Secret recipes and the secret of recipes

Item number one: My old friend Jay came to visit a few days ago, brought the most delicious chocolate chip cookies, and sent me the recipe. It’s from Neiman Marcus, but it’s a real recipe for really wonderful cookies.

(If you’ve never heard the story–which is total urban myth–it involves a woman eating at the restaurant in Neiman Marcus, loving the chocolate chip cookies so much she asks for the recipe, only to be billed $250 or some such outrageous sum for it. Story is a complete fabrication.)

Item number two: In today’s New York Times Michelle Slatalla has a piece on neighbors trying to outdo each other with secret recipes for stuffed cabbage.

The confluence of those two items got me thinking about the whole idea of the secret recipe. Not a pretty picture. For two reasons.

Take one: Food is a basic need and also love made concrete. It’s nurturing, caring, the one indispensable thing we can offer someone else in true generosity. So the whole idea of withholding a recipe is so stunningly miserly when you think about it that it’s really not so far removed from bread lines and continents of starving children. The smallness of begrudging someone food–maybe especially delicious food–has implications of a world view that goes way beyond our little recipe files.

Take two: Just who is it who is usually seen as hoarding those secret recipes–or maybe giving out the recipe but with one vital ingredient missing? Women. Women whose place was so firmly rooted next to the stove that the secret recipe can be a stand-in for the miniscule power they had, the perceived value of what they had to offer in the world. Tiny scraps of yellowed paper. Tiny aspirations, truncated possibilities.

So, thank you to my friend Jay and to Neiman Marcus for the cookie recipe. Thank you, Marcie, for carrot pudding,; Caryl Kahn for peach pie; Fran for bread pudding and another Fran for Tuscan bread soup; my late neighbor Dan for country stew; my aunt Sara, gone for decades, whose noodle pudding recipe lives on and has now evolved to include one new ingredient suggested by my granddaughter. My recipe file is filled not only with foods, but with people, with their history, and with my ties to them. My thanks to you all: your generosity continues to sustain me.
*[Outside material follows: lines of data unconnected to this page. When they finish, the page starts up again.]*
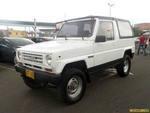 Daihatsu Rocky ROCKY MT LARGO CAB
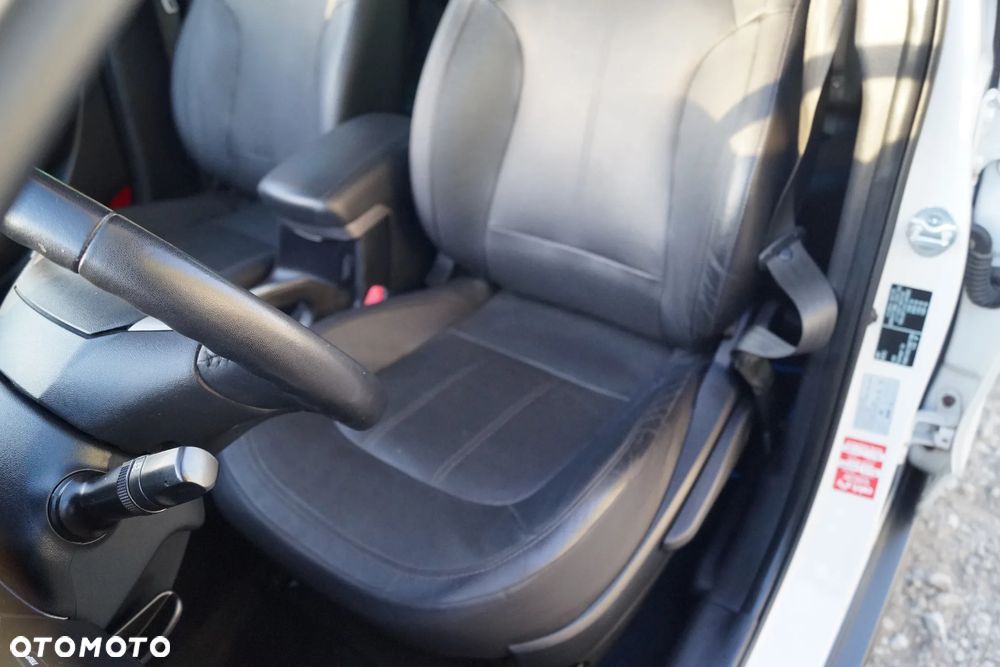 Hyundai ix35 2.0 CRDi Premium - 21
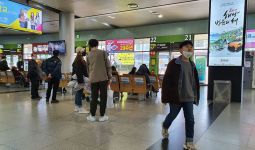 Korea Selatan Kucurkan Rp 139 Triliun untuk Genjot Konsumsi di Tengah Teror Corona - JPNN.com
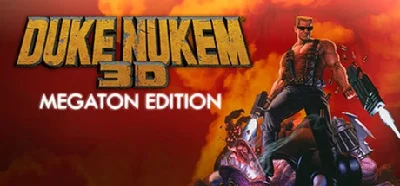 Duke Nukem 3D: Megaton Edition (STEAM GIFT RU/CIS)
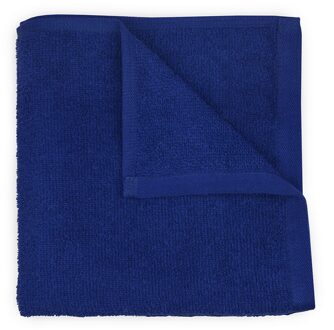 The One Towelling The One Kappershanddoek 45x90 cm 400gram Navy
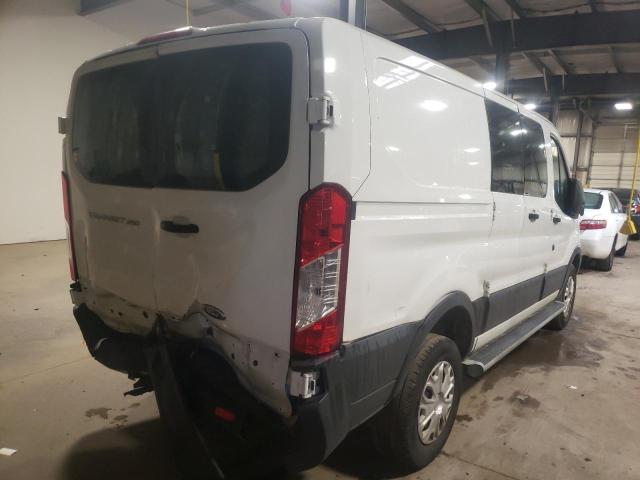 Photo 4 from auction – 2019 FORD TRANSIT T- with VIN 1FTYR1ZM5KKA86322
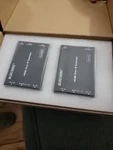 Monoprice Blackbird H.265 Hdmi Over Ip Kit Splitter System Extender Up To 100M. Fixed Price $65.00.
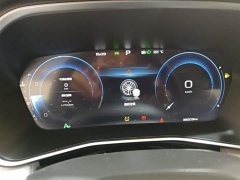 Geely Xingrui 2.0T Diesel Premium - ფოტო 8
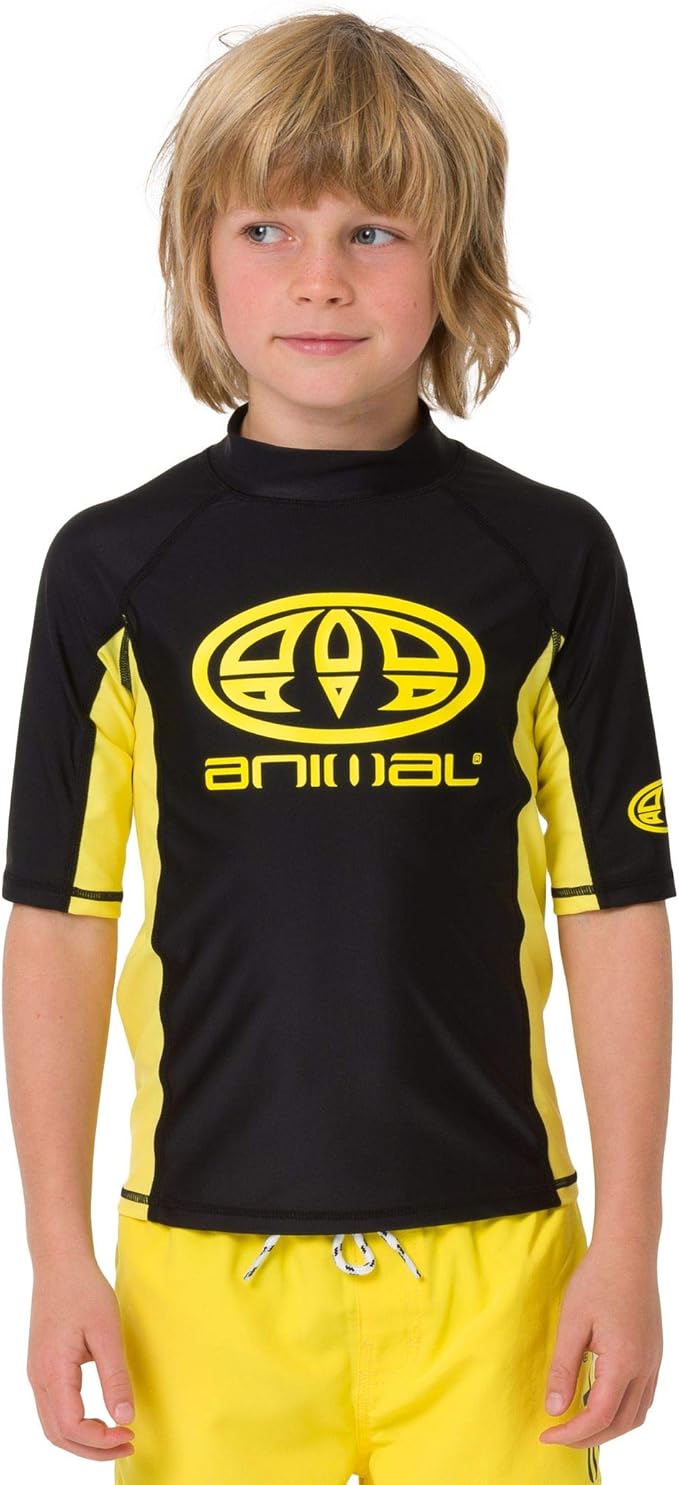 swim rash vest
The occasional recipe…the famous Caryl Kahn peach pie

That’s how it’s known in my family, even though Caryl Kahn is a name from our deep past, a neighbor in our suburban New York town way back when. Does she still make this? Who knows. But she was the source of the recipe and I can’t pass it along without attribution.
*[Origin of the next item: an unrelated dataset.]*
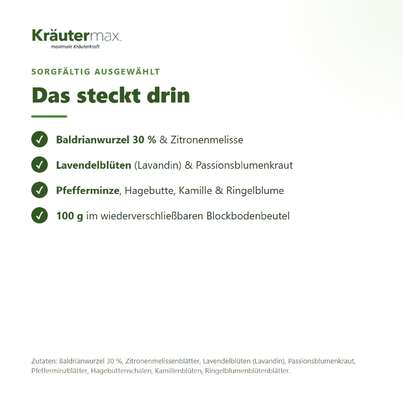 Schöne Träume Tee 100 g, A-Nr.: 6032099 - 03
But about the pie. Well, it’s hardly a traditional pie. I’ve never seen another recipe like it. You can’t cut it into neat slices and it only has a top crust and even that’s not a “real” pie crust. It’s pretty much just fruit with some batter spooned over it. But it’s delish and dare I say easy as pie.

1. Preheat oven to 350.

2. Scald, skin, and slice peaches.
Stop–full disclosure–I NEVER EVER do those first two. I just slice them and ignore the skin. Feel free to peel, though, if you’re offended by skin. How many peaches? I just use enough to fill the pie plate evenly and then pile more on top. If the peaches are getting too ripe and I need to use them fast, I may pile on quite a few more. This is a recipe I take liberties with.

3. Sprinkle peaches with mix of 1/3 cup sugar and a little cinnamon.

4. Make batter:
Cream together
1 tbsp. butter
2/3 c. sugar
add
1 egg, beaten
1/2 c. flour
1/2 tsp. baking powder
pinch salt
and combine until smooth.

5. Spoon batter over peaches.

6. Bake 25-30 min. until lightly browned on top and baked through.

This is terrific on its own, at breakfast, lunch, dinner, or any time in between. Great with vanilla ice cream, too, or a dab of creme fraiche.

Although this is, after all, a famous peach pie, it is possible–even good–to try other fruit. In Maine I use blueberries and it works perfectly. Although I have never made this with apricots or apples or plums or nectarines, those sounds like perfectly good possibilities, too. I hope one of you will try and let me know.